As general rule, it is safe to assume that the first salary figure quoted is probably the minimum. After all, with an eye to the bottom line, law firms want to control costs. When a managing partner quotes a figure, it is probably at the low end of the range and a place to begin negotiations. Therefore, after a salary figure is stated, we suggest a simple negotiating ploy that threads the way between asking for everything and asking for nothing.
When you have the offer in hand and have waited a few days, call back and express your enthusiasm and appreciation for the offer with words that, at the same time, contain praise for the company, but are also a request for a higher figure, or some additional perk. Here is the simple formula: "I like X; I like Y; I like Z. However . . ."
An example: Mr. Bramante, I deeply appreciate your offer. This is the kind of position I've been seeking; I'm impressed with the quality of people at your firm; I like the idea of working with Mr. Angelo, and the benefits package is excellent. However, I was thinking that based upon my experience and considering the job profile, a figure of X would more appropriate.
Alternatively: However, the offer is lower than I anticipated. Perhaps we should consider a one-time signing bonus of $10,000.

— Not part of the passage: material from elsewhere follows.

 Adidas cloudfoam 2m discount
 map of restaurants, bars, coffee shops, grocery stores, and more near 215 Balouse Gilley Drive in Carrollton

In Determining Your Terms, Consult the Cost-of-Living Index
In order to help you determine your salary requirements, especially when moving to a new area, you can easily make a cost-of-living comparison between your old and new locations. The Cost-of-Living Index is produced by the American Chamber of Commerce Researchers Association (ACCRA). These Index numbers, with 100.0 as the national average, are based on the composite prices of groceries, housing, utilities, transportation, health care, clothing, and entertainment for each of its listed cities. The Index for major metropolitan areas is published quarterly.
Sample ACCRA Cost-of-Living Indexes can be found on the Internet. Using the index and simple math, a job-seeker can come up with an estimate of the level of compensation she would require in the San Francisco area, for example, with a cost-of-living index of 179.8, to at least match the buying power of her present salary, for example in the Atlanta area, where the Index is 101.8.
To calculate the San Francisco equivalent of a $52,000 Atlanta area salary, the job-seeker would use this simple formula:
San Francisco Atlanta |
179.8 x $52,000 101.8 |
= $ 91,842 |
Cost-of-living comparisons between some cities are surprising. Suppose that the job-seeker receives an impressive offer of $75,000 from a San Francisco firm. To evaluate that offer in Atlanta dollars, she would reverse the order of the cities in the formula and come up with the buying power of the San Francisco offer:
Atlanta | 101.8 x $ 75,000 | $ 42, 464 |
San Francisco | 179.8 |
In terms of buying power, she would obviously be taking a cut in salary, even though a quick glance at the raw figures would suggest a generous salary increase of $52,000 to $75,000.
For all the mathematically challenged, several other websites also have cost-of-living calculators available for your use.
A note about cost-of-living figures: Remember, when using a Web cost-of-living calculator, that Index numbers cited for a particular city may vary significantly from one Web site to another. These variables in Index ratings appear to be due to the date of the Index figures on which the individual calculators are derived.
A Final Word
Most employers, except those who are hiring new law school graduates, expect a counteroffer. A salary offer is a window of opportunity. You have nothing to lose by asking, but your goal in negotiating is to reach a mutually acceptable agreement with a colleague, not to squeeze every possible dollar out of the firm. Remember, if you do not ask, you will not receive.